I have been guilty of this mistake.  I will read about Adam & Eve and their conversations with God and take for granted that they happened all the time...that God's presence was always known to them.  But if that were the case, then how would the serpent have ever deceived them?  Why would they hide when they heard God coming?  Why would Cain try to trick God into thinking he didn't know what happened to the brother that he had killed?  Why did the whole world descend into evil, if the presence of God was there different than it is now?

Think of the first words of today's passage:  "But God remembered Noah...".  What an absolutely strange way to put things!  Of course, God remembered Noah.  God doesn't forget things.  People forget things.  And yet, it is precisely because people forget things, that I believe God phrased this sentence exactly this way.

Image courtesy of koratmember / FreeDigitalPhotos.net
Noah had just spent 100 years building an ark to save himself and his children and their wives from God's judgment on the earth.  The animals came to Noah and God shut the door behind them before the flood came and swept everything Noah and his family had ever known away.  The flood covered the earth for 150 days.  That's five months!  Five months of feeding animals.  Five months of grieving the death of all humanity.  Five months of wondering what lay ahead for his family...for humanity.
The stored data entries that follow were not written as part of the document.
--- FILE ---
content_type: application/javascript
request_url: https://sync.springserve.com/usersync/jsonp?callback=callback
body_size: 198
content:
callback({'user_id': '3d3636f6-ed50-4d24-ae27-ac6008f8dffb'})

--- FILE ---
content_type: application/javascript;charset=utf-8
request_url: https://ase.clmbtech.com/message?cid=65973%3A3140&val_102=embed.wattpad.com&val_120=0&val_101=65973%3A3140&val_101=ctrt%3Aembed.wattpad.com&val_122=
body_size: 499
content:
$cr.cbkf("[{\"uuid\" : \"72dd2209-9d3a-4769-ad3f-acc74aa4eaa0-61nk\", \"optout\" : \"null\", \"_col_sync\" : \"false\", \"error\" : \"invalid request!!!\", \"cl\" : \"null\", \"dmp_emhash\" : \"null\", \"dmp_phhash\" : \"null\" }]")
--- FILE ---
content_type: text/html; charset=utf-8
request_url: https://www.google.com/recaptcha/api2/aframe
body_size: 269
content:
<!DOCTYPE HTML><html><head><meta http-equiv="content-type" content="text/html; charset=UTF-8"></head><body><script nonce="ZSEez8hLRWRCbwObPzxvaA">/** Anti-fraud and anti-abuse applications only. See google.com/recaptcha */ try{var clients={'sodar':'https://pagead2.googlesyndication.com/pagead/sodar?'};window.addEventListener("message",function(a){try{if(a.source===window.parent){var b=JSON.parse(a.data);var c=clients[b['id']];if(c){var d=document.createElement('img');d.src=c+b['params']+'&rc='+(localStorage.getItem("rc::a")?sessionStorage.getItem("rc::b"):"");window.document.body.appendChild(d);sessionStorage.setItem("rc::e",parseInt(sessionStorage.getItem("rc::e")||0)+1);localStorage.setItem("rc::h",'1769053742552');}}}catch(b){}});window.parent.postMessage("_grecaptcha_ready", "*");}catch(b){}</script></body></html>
How many times did Noah cry out to God and ask if He was listening during that time with no apparent answer?  How many times did despair knock on the door of Noah and his family as the flood engulfed the only world they had ever known?

I think the Scripture says that God remembered Noah because Noah was tempted to think that God had forgotten him.

I think that we struggle with that same temptation.  When hard things happen in our lives and the voice of God seems muted, the questions pour forth:  God, where are You?  Are You even there?  Do You even exist?  Can't You see what I'm going through?  I need Your help, why do You not answer?  Despair knocks at our door and, like Noah, we struggle with the idea that God has actually forgotten us.

But dear one...created in the very image of God...God never forgets.  Your struggles, your need, your tears, your prayers...have never been forgotten by God.  Hold on, as Noah did, to your faith, however long it may take, and someday you will be able to look back and say...but God remembered...too.